Puis la ville s'est applatie dans la végétation et la nuit. Notre pirogue a continué de rugir, nous menant toujours plus au sud, vers le Golfe de Siam.

Une partie de cette recette est empruntée à Charmaine Solomon, "Lart culinaire asiatique" (Flammarion)
Ingrédients pour 6 pâtés.
125 gr de porc
125 fr de chair de poulet
125 gr de de chair de crabe
2 c de coriandre fraîche hâchée
1/4 de c à c de poivre noir moulu
5 gousses d'ail écrasées
1 petit oignon haché
2 c à c de nam pla (nuoc nam)
2 c de crème de coco
1/2 c à c de sucre brun ou de palme
1 gros oeuf.
Hacher l'ensemble des chairs et les mélanger.
Ajouter l'ensemble des autres ingrédients sauf les oeufs.
Casser l'oeuf et séparer le blanc du jaune. Réserver le blanc.
Avec une pointe, crever le jaune, ajoutez la moitié du blanc et battre jusqu'à ce que le mélange mousse. Versez cette mousse d'oeuf sur le mélange de viandes et de crabe. Malaxer soigneusement.

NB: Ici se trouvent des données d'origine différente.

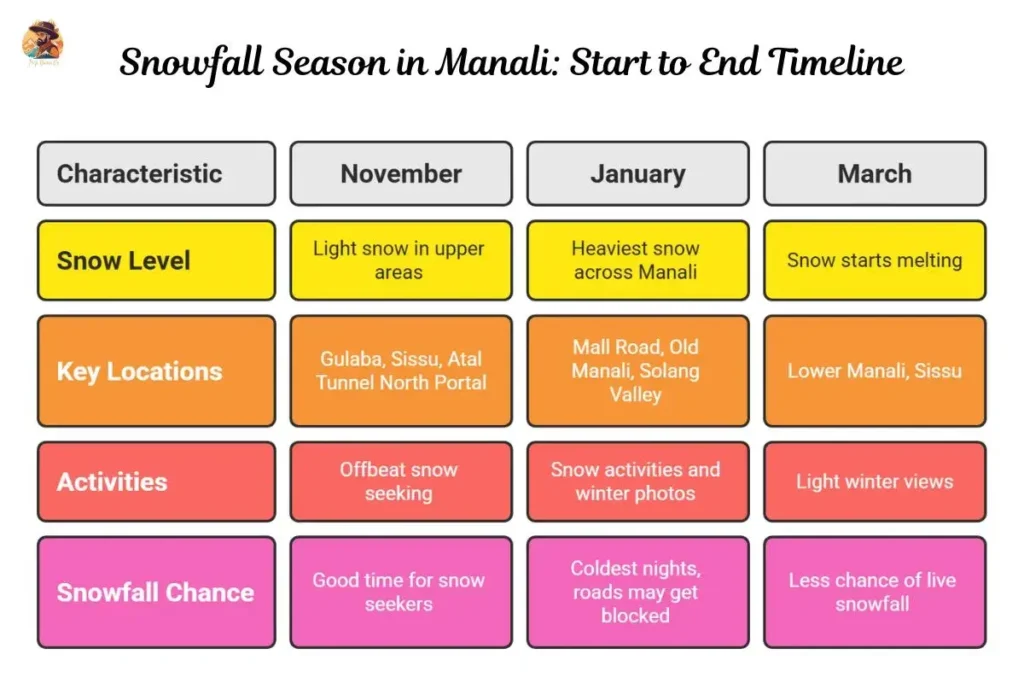 Snowfall Season in Manali: Start to End Timeline

| Characteristic | November | January | March |
|---|---|---|---|
| Snow Level | Light snow in upper areas | Heaviest snow across Manali | Snow starts melting |
| Key Locations | Gulaba, Sissu, Atal Tunnel North Portal | Mall Road, Old Manali, Solang Valley | Lower Manali, Sissu |
| Activities | Offbeat snow seeking | Snow activities and winter photos | Light winter views |
| Snowfall Chance | Good time for snow seekers | Coldest nights, roads may get blocked | Less chance of live snowfall |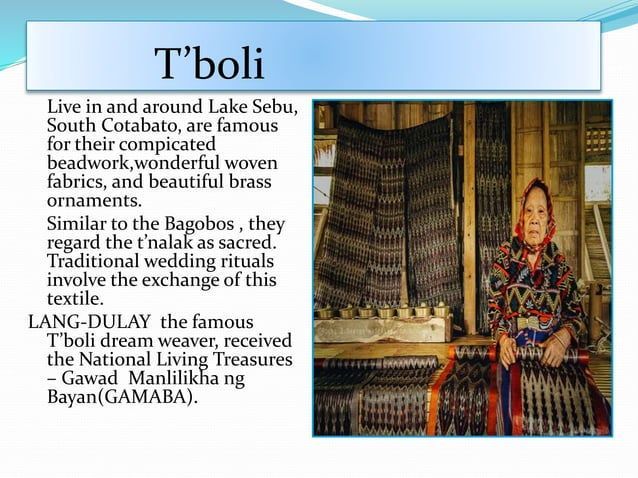 T’boli

Live in and around Lake Sebu, South Cotabato, are famous for their compicated beadwork,wonderful woven fabrics, and beautiful brass ornaments.

Similar to the Bagobos , they regard the t’nalak as sacred. Traditional wedding rituals involve the exchange of this textile.

LANG-DULAY the famous T’boli dream weaver, received the National Living Treasures – Gawad Manlilikha ng Bayan(GAMABA).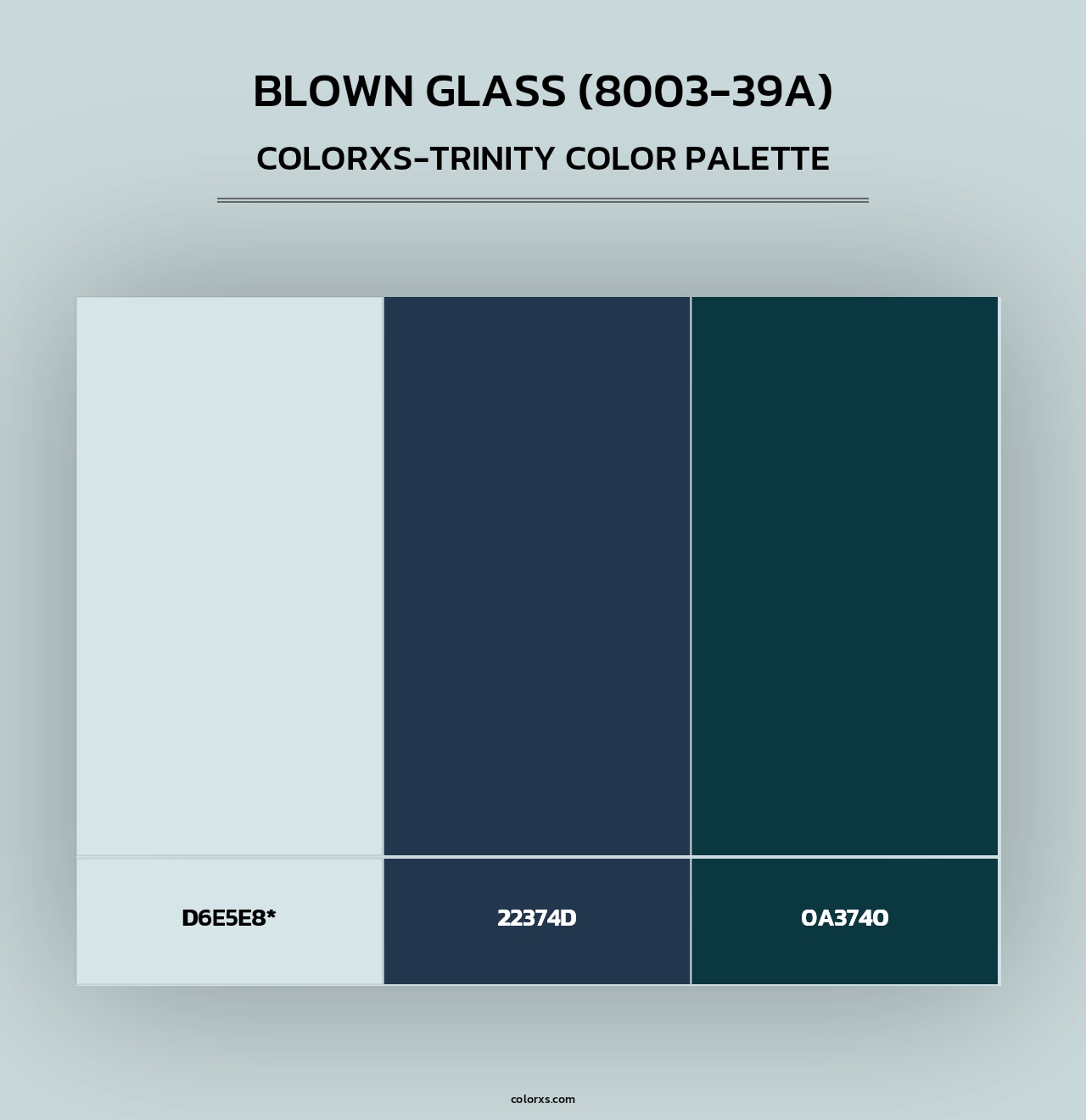 BLOWN GLASS (8003-39A)
COLORXS-TRINITY COLOR PALETTE

D6E5E8*

22374D

0A3740

colorxs.com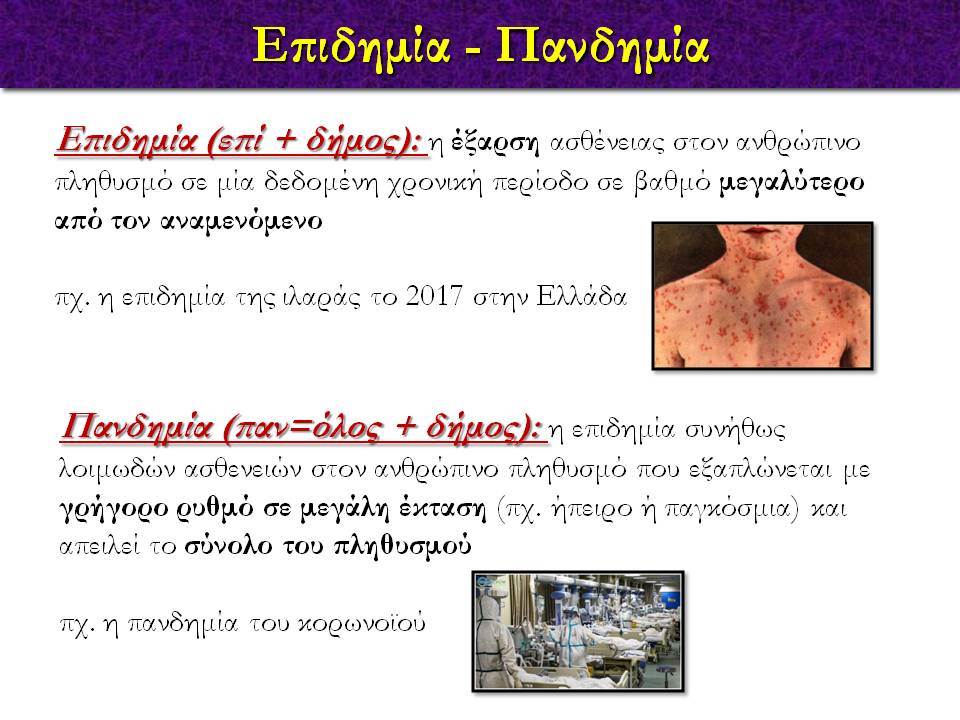 Επιδημία - Πανδημία

Επιδημία (επί + δήμος): η έξαρση ασθένειας στον ανθρώπινο πληθυσμό σε μία δεδομένη χρονική περίοδο σε βαθμό μεγαλύτερο από τον αναμενόμενο

πχ. η επιδημία της ιλαράς το 2017 στην Ελλάδα

Πανδημία (παν=όλος + δήμος): η επιδημία συνήθως λοιμωδών ασθενειών στον ανθρώπινο πληθυσμό που εξαπλώνεται με γρήγορο ρυθμό σε μεγάλη έκταση (πχ. ήπειρο ή παγκόσμια) και απειλεί το σύνολο του πληθυσμού

πχ. η πανδημία του κορωνοϊού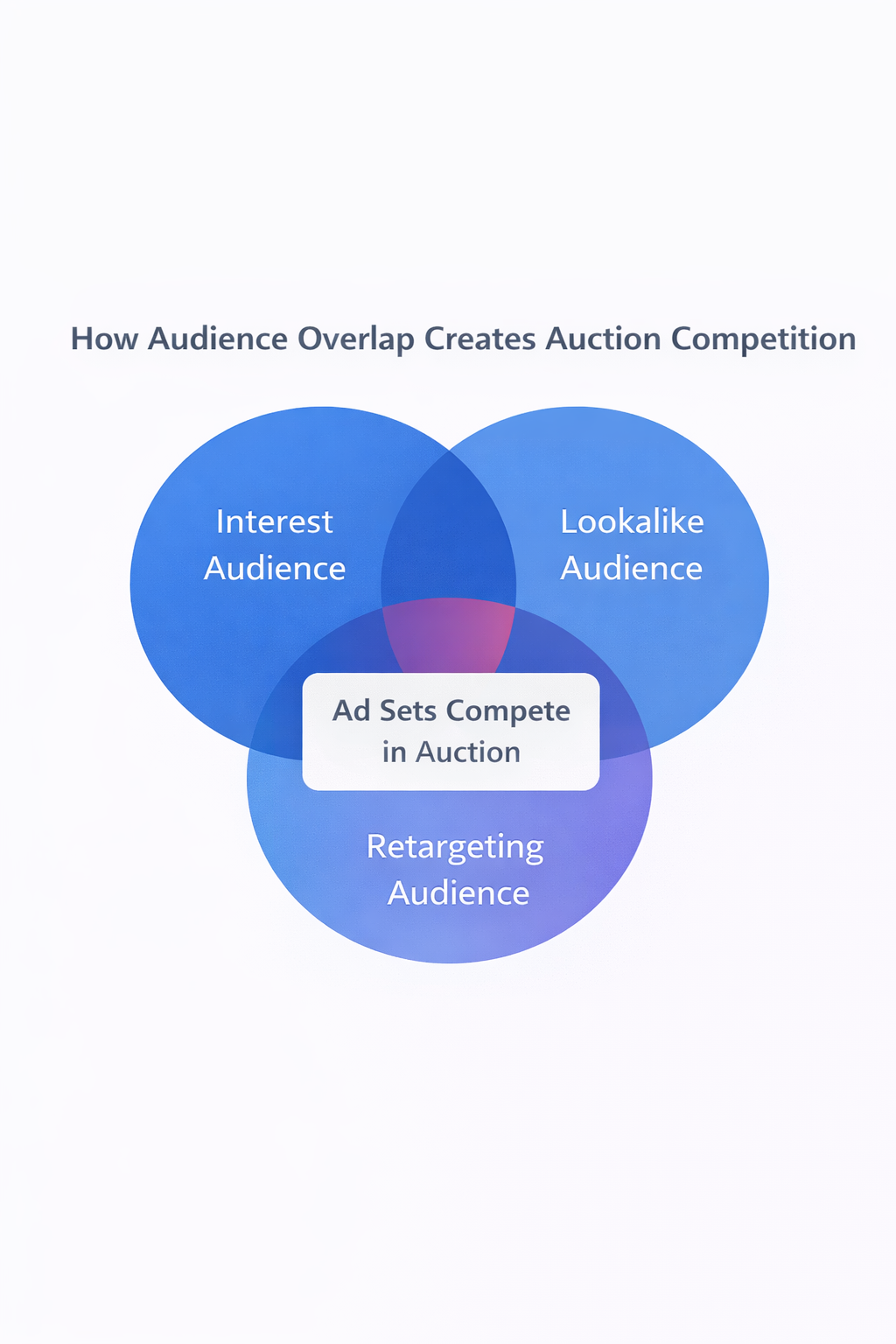 How Audience Overlap Creates Auction Competition

Interest Audience

Lookalike Audience

Ad Sets Compete in Auction

Retargeting Audience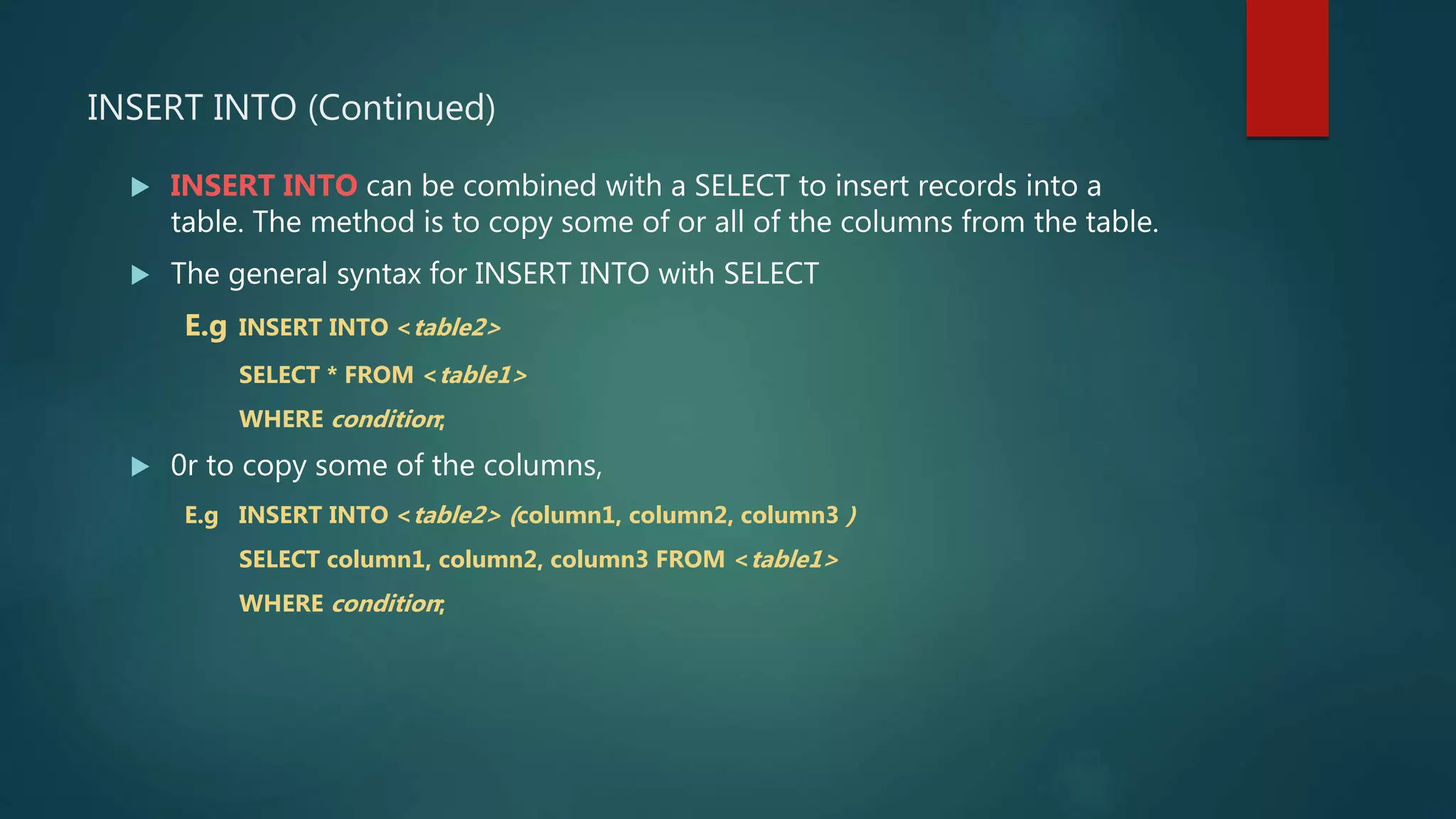 INSERT INTO (Continued)

INSERT INTO can be combined with a SELECT to insert records into a table. The method is to copy some of or all of the columns from the table.

The general syntax for INSERT INTO with SELECT

E.g INSERT INTO <table2>

SELECT * FROM <table1>

WHERE condition;

0r to copy some of the columns,

E.g INSERT INTO <table2> (column1, column2, column3 )

SELECT column1, column2, column3 FROM <table1>

WHERE condition;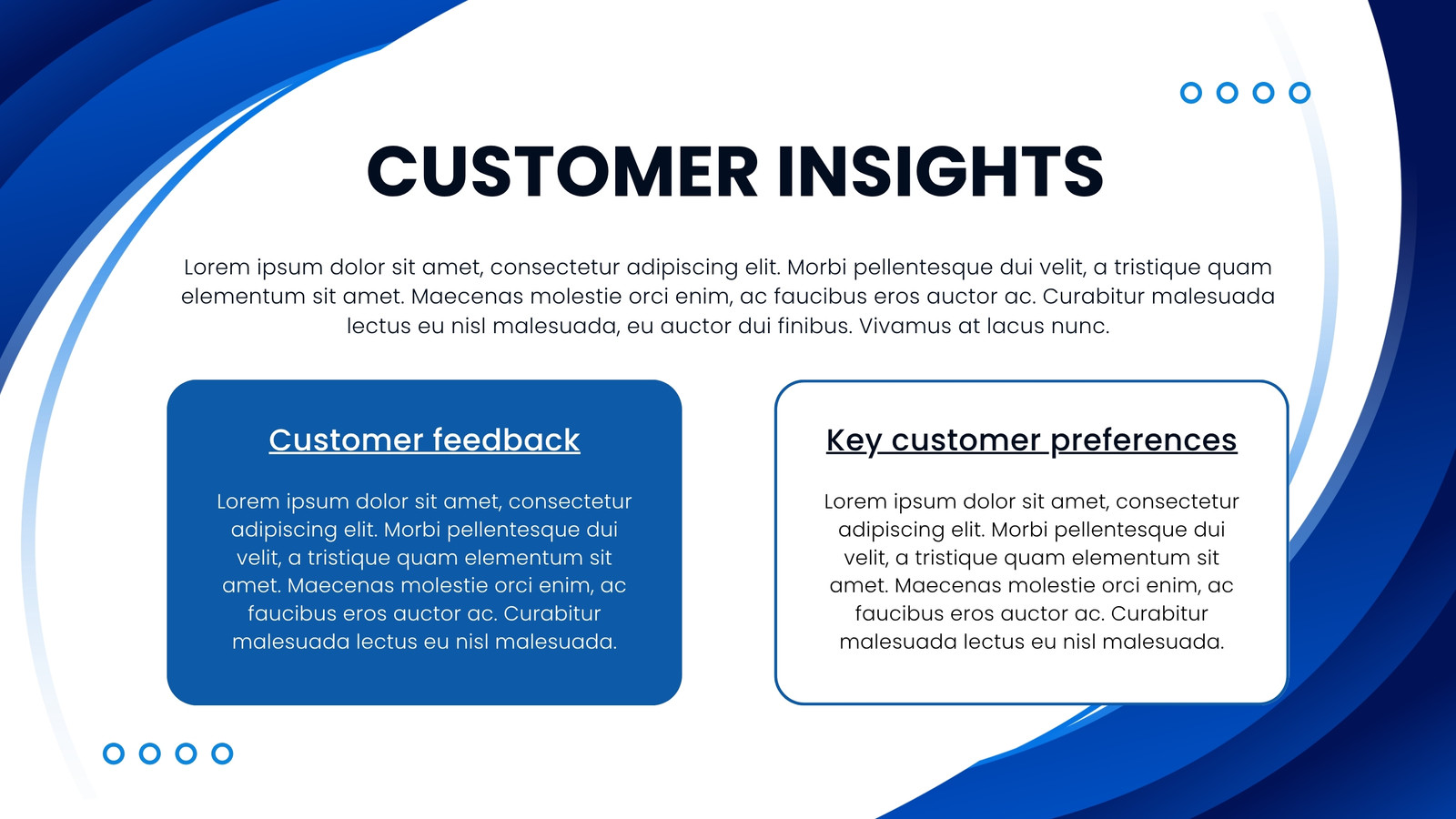 CUSTOMER INSIGHTS

Lorem ipsum dolor sit amet, consectetur adipiscing elit. Morbi pellentesque dui velit, a tristique quam elementum sit amet. Maecenas molestie orci enim, ac faucibus eros auctor ac. Curabitur malesuada lectus eu nisl malesuada, eu auctor dui finibus. Vivamus at lacus nunc.

Customer feedback

Lorem ipsum dolor sit amet, consectetur adipiscing elit. Morbi pellentesque dui velit, a tristique quam elementum sit amet. Maecenas molestie orci enim, ac faucibus eros auctor ac. Curabitur malesuada lectus eu nisl malesuada.

Key customer preferences

Lorem ipsum dolor sit amet, consectetur adipiscing elit. Morbi pellentesque dui velit, a tristique quam elementum sit amet. Maecenas molestie orci enim, ac faucibus eros auctor ac. Curabitur malesuada lectus eu nisl malesuada.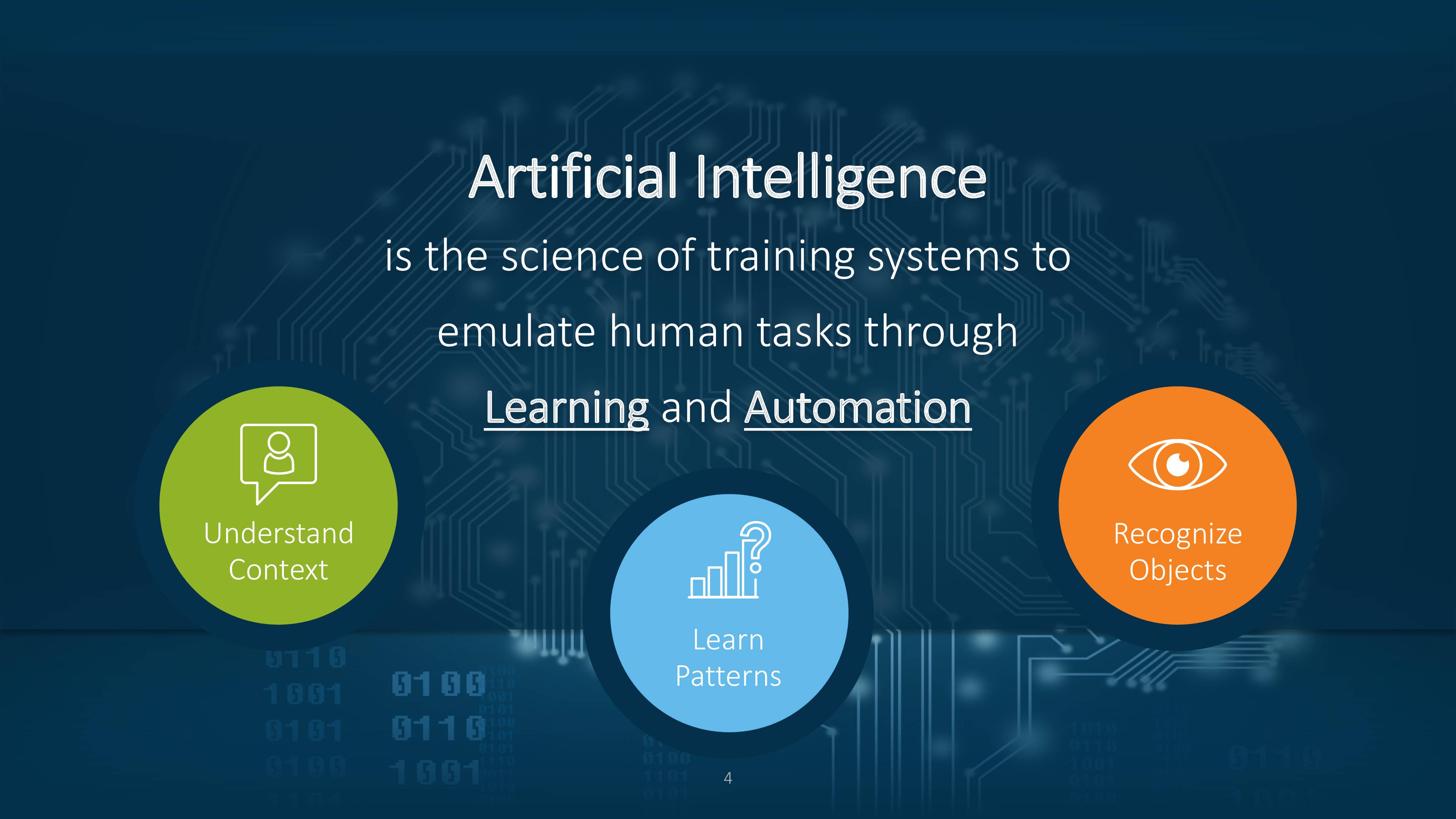 Artificial Intelligence

is the science of training systems to emulate human tasks through Learning and Automation

Understand Context

Learn Patterns

Recognize Objects

4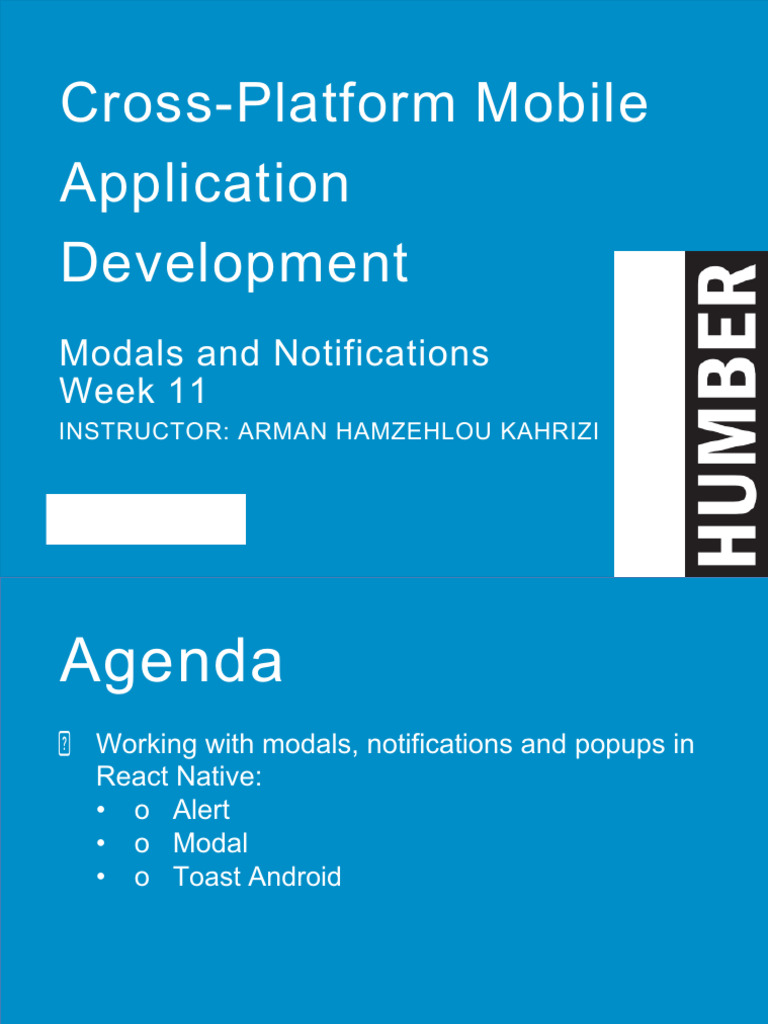 Cross-Platform Mobile Application Development

Modals and Notifications
Week 11
INSTRUCTOR: ARMAN HAMZEHLOU KAHRIZI

HUMBER

Agenda

Working with modals, notifications and popups in React Native:
• o Alert
• o Modal
• o Toast Android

Ici, on peut comme Charmaine Solomon remplir des tasses ou bien choisir la variation que je vous propose ici.
En effet, on sert généralement ces pâtés dans des sortes de petits récipients carrés en feuille de banane. J'ai remplacé cette coquille de feuille par des artichauts.
Taillez les artichauts comme sur la photo. Les évider. Bien tailler la base pour qu'ils soient stables.
Après les avoir bouillis pendant 5 mn, vous les remplirez avec la farce et vous les remettrez à cuire encore de 15 à mn, à la vapeur cette fois-ci.
Le piment n'est ici que pour la décoration.
Servir tiède, avec du riz blanc.
Si votre cuisson est bien réussie, vous pourrez aussi manger les feuilles d'artichaut après avoir dégusté le pâté.